Square’s parent company, Block (SQ), released its fourth-quarter earnings report on Thursday, revealing a mixed performance with earnings missing estimates while revenue slightly surpassed expectations. However, other financial metrics showed a varied outcome, with first-quarter guidance for SQ stock exceeding forecasts.
In the period ending December 31, Square reported adjusted earnings of 45 cents per share, marking a significant increase of 109% compared to the same period a year ago. Despite this impressive growth, analysts had anticipated earnings of 58 cents per share, falling short of expectations.
Net revenue for the quarter reached $5.77 billion, inclusive of Cash App transactions for bitcoin. This figure exceeded analyst predictions of $5.69 billion for SQ stock.
Following the earnings release after the market close, SQ stock surged by 10.2% in extended trading, reaching near 75.

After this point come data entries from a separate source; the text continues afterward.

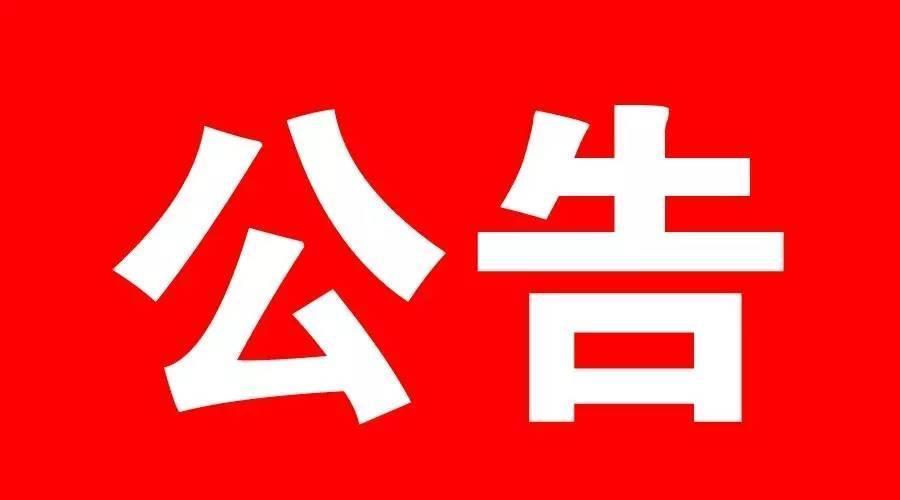 [原创]2018年邓州市公开招聘中小学教师公告(第1号)(图)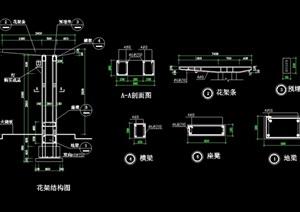 详细的整体花架cad结构图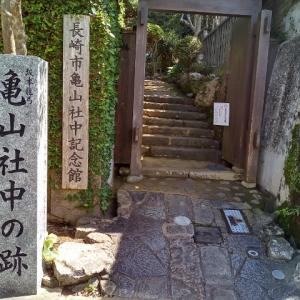 亀山社中跡と龍馬のぶーつ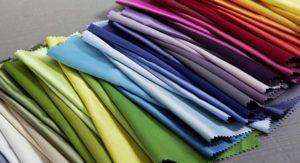 шторы ткань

Gross profit, considered a crucial metric for SQ stock by financial analysts, increased by 22% to $2.03 billion, slightly surpassing estimates of $1.97 billion. Cost-cutting measures contributed to a notable improvement in earnings before interest, taxes, depreciation, and amortization (EBITDA), which rose by 28% to $562 million, surpassing estimates of $447.3 million.
However, gross payment volume from merchant customer transactions in the fourth quarter grew by only 10% to $53.54 billion, missing analyst estimates of $58.50 billion.
Looking ahead to the first quarter of 2024, Square anticipates EBITDA of $580 million, surpassing analyst projections of $515 million for the quarter ending in March.
Prior to the earnings report, SQ stock had experienced a 13% decline in 2024. The earnings report also encompassed Block’s acquisition of consumer lending firm Afterpay.
Despite these developments, Square stock maintains a relatively weak Relative Strength Rating of 62 out of a possible 99, according to IBD Stock Checkup.